▶ EXTRAIT DU DOCUMENT
________________________________________

Bien. Content d’avoir résolu ça.
Motivations
Le problème ici concerne les motivations des participants engagés. C’est
compliqué parce qu’il y a deux sortes de motivations :
-
La motivation du personnage (ce que ce personnage veut accomplir et éprouver
dans cette campagne).
-
La motivation du joueur (ce que le joueur veut faire ressortir de la partie,
autrement dit : ce pourquoi il joue).
Examinons-les séparément.
1.Motivations des
Personnages
Le fait le plus important concernant la motivation des personnages est que
nombre d’entre eux n’en n’ont pas. Laissez-moi expliquer.
Certains joueurs jouent chaque personnage comme une personne différente, avec
sa propre personnalité et ses propres motivations. Mais beaucoup d’autres
joueurs interprètent simplement leurs personnages comme un prolongement
d’eux-mêmes.
Dans ce cas, les motivations du personnage sont identiques à celles du joueur
(ce dont on parlera plus loin).
Donc cette section ne s’applique qu’aux joueurs qui créent un personnage
avec ses propres motivations.
1.1 Qu’Est-Ce Que Ca Signifie ?
Les joueurs qui créent des « personnages » posent en fait moins de
problèmes du point de vue des motivations, tant que vous obtenez les
motivations adéquates avant que la campagne ne commence.

________________________________________

▶ CONSIGNES DE L'EXERCICE
A) Relevez tous les titres de section présents dans l'extrait sur les motivations.
B) D'après l'extrait sur les motivations, dans quel cas les motivations du personnage sont-elles identiques à celles du joueur ?
C) Rédigez la suite de l'extrait sur les motivations en partant de sa dernière phrase.
Les lignes qui suivent ne sont pas nécessaires à l'exercice.

▶ DONNÉES COLLECTÉES
________________________________________

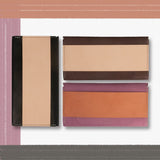 【サンプルセール 20%off 】ロングウォレット 長財布 チョコ×ナチュラル×グリーン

________________________________________

▶ RÉPONSES ATTENDUES
A)
- Motivations
- 1. Motivations des Personnages
- 1.1 Qu'Est-Ce Que Ca Signifie ?

B) Lorsque le joueur interprète simplement son personnage comme un prolongement de lui-même.

C)
C’est très simple, tellement simple en fait que je n’arrive pas à penser
à quelque chose d’intéressant à dire, aussi vais-je faire remarquer les évidences
et poursuivre vers la prochaine section.
Définissez les motivations requises pour votre intrigue et dites aux joueurs de
créer des personnages avec ces motivations.
Si votre campagne nécessite cinq gars honnêtes qui, s’ils sont témoins de
quelques torts, s’évertueront directement à les réparer, alors soyez sûrs
que vos joueurs créent d’honnêtes gars.
Bien, ayant discuté des personnages, voyons du côté des joueurs.
2.Motivations des
Joueurs
Il y a plusieurs types de joueurs différents. Arrêtons-nous sur certains des
problèmes récurrents.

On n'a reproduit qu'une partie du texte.